#### [Problem details]
Retype exactly the span of lines below from the one with "CS 7010: Computational" through the one with "What's your M.O.?". Do not include pictures.

++++++++++++++++++++

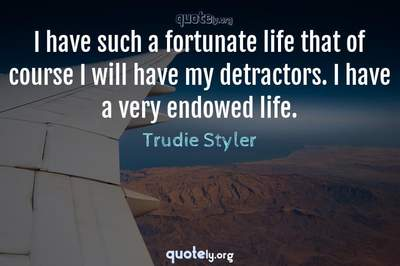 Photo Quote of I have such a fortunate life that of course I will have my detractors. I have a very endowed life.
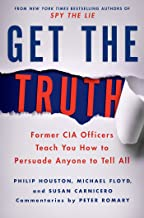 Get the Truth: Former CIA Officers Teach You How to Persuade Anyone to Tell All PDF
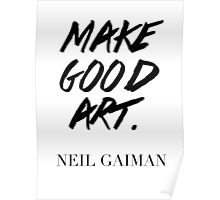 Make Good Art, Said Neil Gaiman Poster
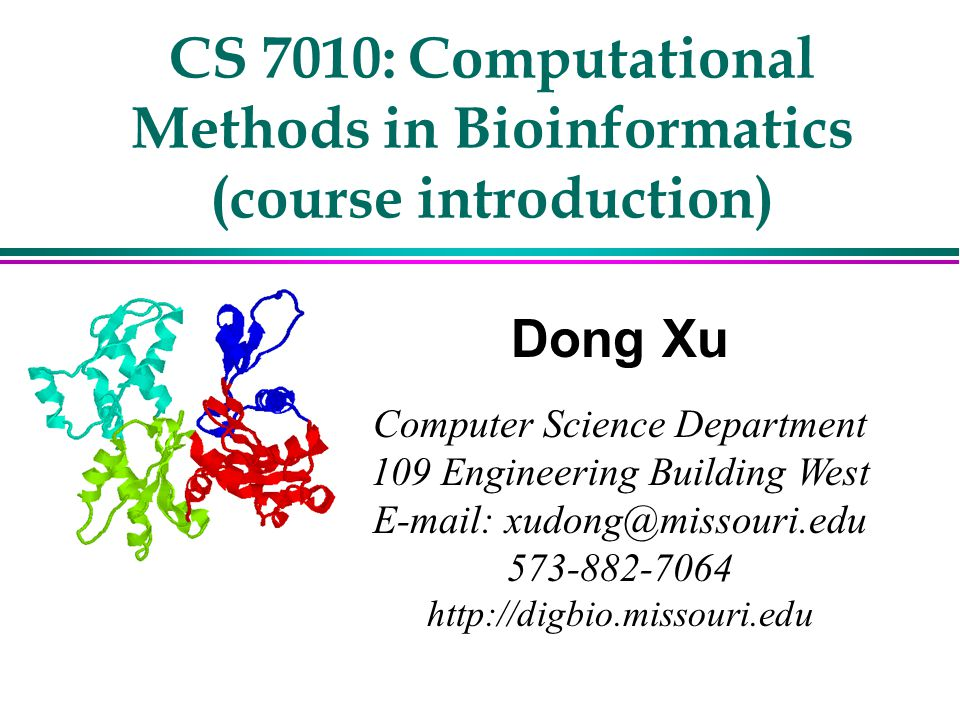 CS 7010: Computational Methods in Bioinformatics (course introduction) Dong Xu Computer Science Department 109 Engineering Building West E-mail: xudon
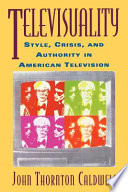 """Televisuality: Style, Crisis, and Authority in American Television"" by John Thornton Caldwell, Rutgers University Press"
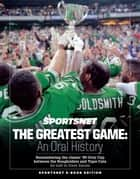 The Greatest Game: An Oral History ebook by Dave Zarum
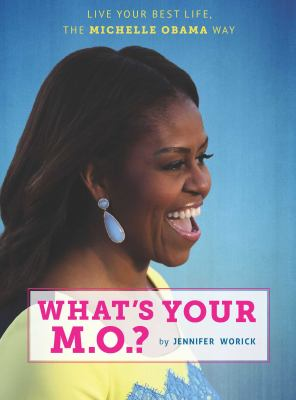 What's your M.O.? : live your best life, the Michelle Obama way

++++++++++++++++++++

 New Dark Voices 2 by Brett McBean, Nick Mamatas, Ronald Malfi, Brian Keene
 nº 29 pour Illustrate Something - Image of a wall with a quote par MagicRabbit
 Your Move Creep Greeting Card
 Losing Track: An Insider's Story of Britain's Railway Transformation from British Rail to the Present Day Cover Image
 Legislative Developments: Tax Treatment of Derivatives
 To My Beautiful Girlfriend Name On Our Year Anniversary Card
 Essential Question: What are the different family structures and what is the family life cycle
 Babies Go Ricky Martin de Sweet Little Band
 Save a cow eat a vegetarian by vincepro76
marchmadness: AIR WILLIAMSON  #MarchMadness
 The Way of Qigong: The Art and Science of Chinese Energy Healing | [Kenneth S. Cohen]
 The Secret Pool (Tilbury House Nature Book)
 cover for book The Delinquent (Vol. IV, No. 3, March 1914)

++++++++++++++++++++

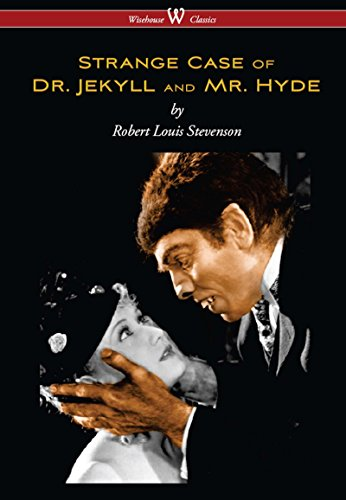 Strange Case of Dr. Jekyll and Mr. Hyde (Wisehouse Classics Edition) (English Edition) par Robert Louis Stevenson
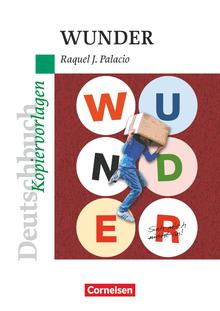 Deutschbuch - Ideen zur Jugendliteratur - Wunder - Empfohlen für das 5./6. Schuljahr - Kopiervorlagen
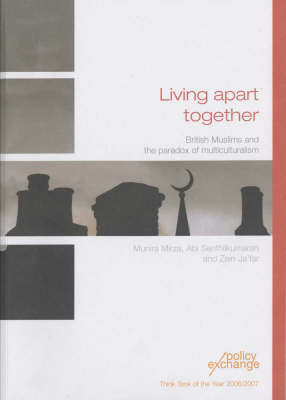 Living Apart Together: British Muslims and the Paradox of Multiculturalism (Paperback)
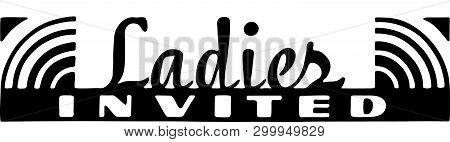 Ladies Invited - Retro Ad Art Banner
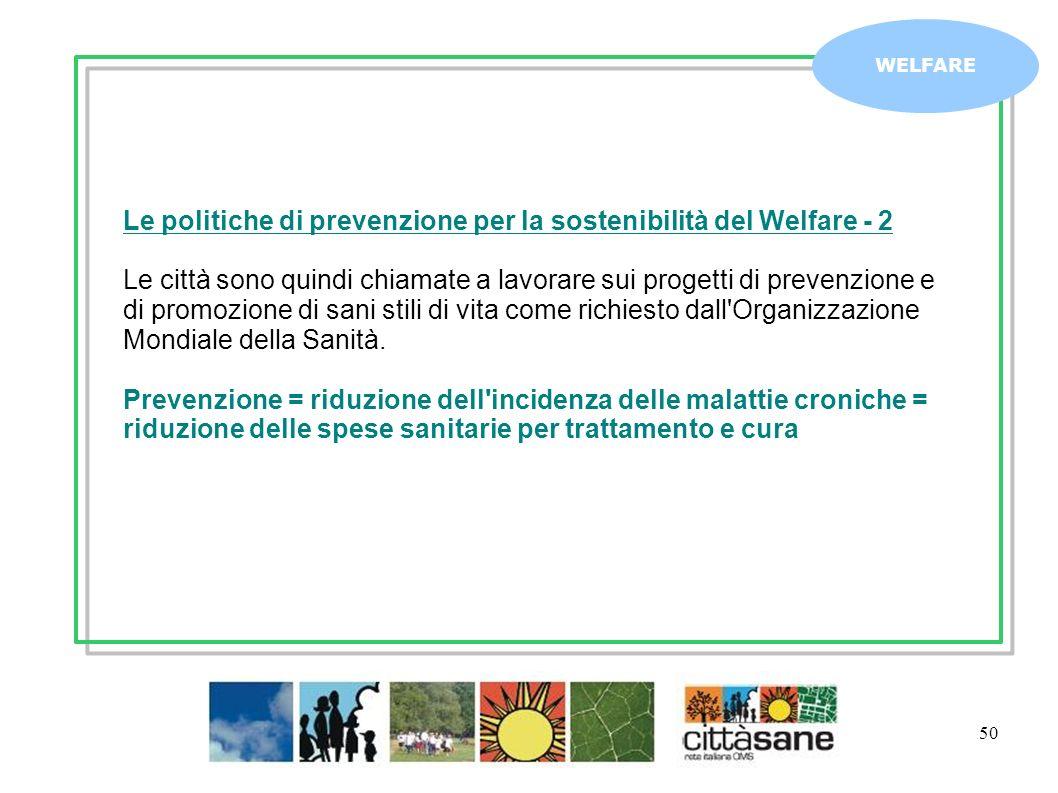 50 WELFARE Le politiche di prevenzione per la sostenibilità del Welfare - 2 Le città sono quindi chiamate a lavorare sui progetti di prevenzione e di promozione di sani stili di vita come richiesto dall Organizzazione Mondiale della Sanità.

++++++++++++++++++++

#### [Problem solution]
 CS 7010: Computational Methods in Bioinformatics (course introduction) Dong Xu Computer Science Department 109 Engineering Building West E-mail: xudon
 """Televisuality: Style, Crisis, and Authority in American Television"" by John Thornton Caldwell, Rutgers University Press"
 The Greatest Game: An Oral History ebook by Dave Zarum
 What's your M.O.? : live your best life, the Michelle Obama way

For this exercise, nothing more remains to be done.